■ ROWS
= = = = =

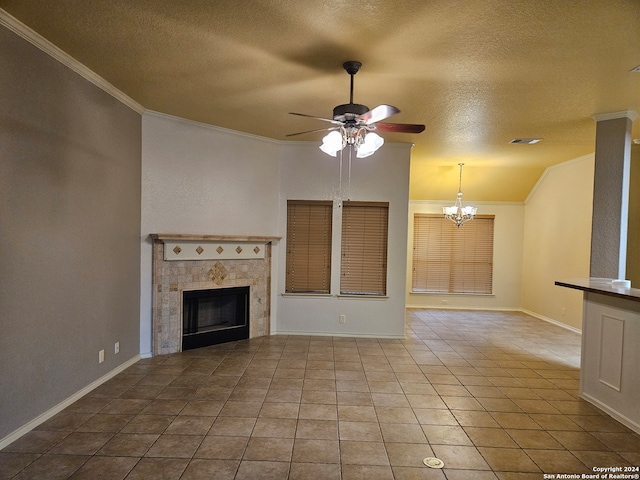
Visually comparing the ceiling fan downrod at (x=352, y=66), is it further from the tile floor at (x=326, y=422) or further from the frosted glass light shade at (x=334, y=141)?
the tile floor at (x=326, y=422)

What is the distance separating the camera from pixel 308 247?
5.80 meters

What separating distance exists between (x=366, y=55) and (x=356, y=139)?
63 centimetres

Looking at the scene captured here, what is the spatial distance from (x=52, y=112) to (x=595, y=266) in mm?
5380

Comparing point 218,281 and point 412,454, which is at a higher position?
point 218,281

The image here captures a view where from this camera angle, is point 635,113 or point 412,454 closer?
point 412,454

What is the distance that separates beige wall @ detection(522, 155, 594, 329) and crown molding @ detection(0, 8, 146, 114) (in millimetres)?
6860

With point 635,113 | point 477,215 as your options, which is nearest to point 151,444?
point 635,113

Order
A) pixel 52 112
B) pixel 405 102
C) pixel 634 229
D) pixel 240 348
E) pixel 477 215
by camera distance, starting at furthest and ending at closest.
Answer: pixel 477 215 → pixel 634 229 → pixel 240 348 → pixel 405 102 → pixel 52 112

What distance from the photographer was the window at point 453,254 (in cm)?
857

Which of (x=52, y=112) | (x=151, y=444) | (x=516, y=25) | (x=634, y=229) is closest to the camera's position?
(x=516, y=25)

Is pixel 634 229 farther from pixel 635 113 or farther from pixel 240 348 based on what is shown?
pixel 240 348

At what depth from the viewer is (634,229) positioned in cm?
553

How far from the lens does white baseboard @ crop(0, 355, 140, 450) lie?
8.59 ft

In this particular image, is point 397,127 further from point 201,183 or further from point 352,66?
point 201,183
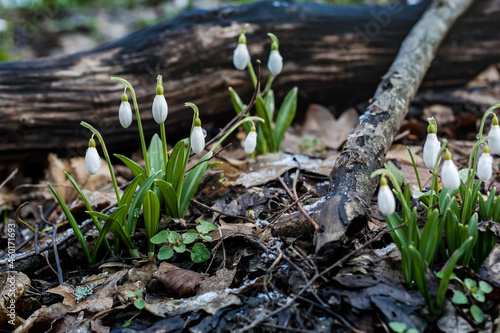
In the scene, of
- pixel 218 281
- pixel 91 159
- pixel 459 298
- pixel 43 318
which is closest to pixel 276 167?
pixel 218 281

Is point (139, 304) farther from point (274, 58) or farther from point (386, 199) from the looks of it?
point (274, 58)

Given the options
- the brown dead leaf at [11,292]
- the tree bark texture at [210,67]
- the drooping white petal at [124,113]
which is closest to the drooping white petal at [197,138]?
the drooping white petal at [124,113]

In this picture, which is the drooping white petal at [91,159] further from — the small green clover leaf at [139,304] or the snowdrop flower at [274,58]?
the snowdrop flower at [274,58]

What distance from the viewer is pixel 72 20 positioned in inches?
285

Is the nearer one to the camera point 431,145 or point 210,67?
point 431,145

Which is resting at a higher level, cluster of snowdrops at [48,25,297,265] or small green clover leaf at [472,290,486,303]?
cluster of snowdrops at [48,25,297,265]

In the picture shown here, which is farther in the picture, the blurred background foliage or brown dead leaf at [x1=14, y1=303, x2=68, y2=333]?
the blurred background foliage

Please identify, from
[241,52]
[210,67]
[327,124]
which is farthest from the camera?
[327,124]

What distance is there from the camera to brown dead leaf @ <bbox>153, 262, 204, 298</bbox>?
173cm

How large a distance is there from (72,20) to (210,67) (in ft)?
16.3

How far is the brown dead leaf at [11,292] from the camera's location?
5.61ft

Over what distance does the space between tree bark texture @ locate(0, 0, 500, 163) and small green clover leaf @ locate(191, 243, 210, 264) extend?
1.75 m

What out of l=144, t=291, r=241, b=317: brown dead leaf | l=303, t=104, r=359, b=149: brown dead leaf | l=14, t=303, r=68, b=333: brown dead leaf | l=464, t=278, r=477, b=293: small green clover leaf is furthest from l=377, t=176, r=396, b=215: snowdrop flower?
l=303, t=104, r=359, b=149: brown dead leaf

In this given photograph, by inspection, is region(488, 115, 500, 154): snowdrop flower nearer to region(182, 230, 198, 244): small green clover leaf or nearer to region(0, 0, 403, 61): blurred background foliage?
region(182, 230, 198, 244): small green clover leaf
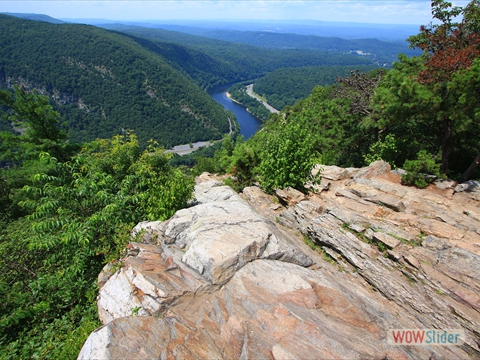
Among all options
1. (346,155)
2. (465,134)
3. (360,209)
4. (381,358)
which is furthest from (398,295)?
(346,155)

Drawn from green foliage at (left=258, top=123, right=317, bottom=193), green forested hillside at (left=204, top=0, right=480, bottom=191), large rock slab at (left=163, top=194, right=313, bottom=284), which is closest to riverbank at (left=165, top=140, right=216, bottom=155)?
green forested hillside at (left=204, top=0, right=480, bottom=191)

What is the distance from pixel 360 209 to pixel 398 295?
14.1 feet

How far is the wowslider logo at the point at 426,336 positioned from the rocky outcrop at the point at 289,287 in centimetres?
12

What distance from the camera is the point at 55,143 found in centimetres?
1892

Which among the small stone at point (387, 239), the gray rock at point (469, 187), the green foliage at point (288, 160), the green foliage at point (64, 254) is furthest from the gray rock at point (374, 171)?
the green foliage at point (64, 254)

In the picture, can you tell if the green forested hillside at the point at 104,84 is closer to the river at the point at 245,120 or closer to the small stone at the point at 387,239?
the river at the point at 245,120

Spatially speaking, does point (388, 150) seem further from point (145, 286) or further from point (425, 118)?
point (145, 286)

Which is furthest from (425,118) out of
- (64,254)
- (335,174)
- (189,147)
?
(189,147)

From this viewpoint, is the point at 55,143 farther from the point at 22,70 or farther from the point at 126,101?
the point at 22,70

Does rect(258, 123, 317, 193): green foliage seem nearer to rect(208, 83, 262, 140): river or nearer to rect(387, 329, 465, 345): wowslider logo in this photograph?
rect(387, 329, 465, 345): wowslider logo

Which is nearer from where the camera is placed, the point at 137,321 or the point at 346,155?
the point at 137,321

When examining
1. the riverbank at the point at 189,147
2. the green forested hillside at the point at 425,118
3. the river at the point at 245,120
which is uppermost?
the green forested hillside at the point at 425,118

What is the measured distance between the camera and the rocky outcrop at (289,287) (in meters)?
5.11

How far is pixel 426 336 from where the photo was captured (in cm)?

= = = = =

■ WRITTEN REQUEST
Recast the stretch from the line containing "When examining" through the end of the rows as a Markdown table with the columns Index and Line. Give each non-blank line its own numbered row and leave out blank lines.

■ TASK SOLUTION
| Index | Line |
|---|---|
| 1 | When examining |
| 2 | 1. the riverbank at the point at 189,147 |
| 3 | 2. the green forested hillside at the point at 425,118 |
| 4 | 3. the river at the point at 245,120 |
| 5 | which is uppermost? |
| 6 | the green forested hillside at the point at 425,118 |
| 7 | What is the measured distance between the camera and the rocky outcrop at (289,287) (in meters)? |
| 8 | 5.11 |
| 9 | How far is pixel 426 336 from where the photo was captured (in cm)? |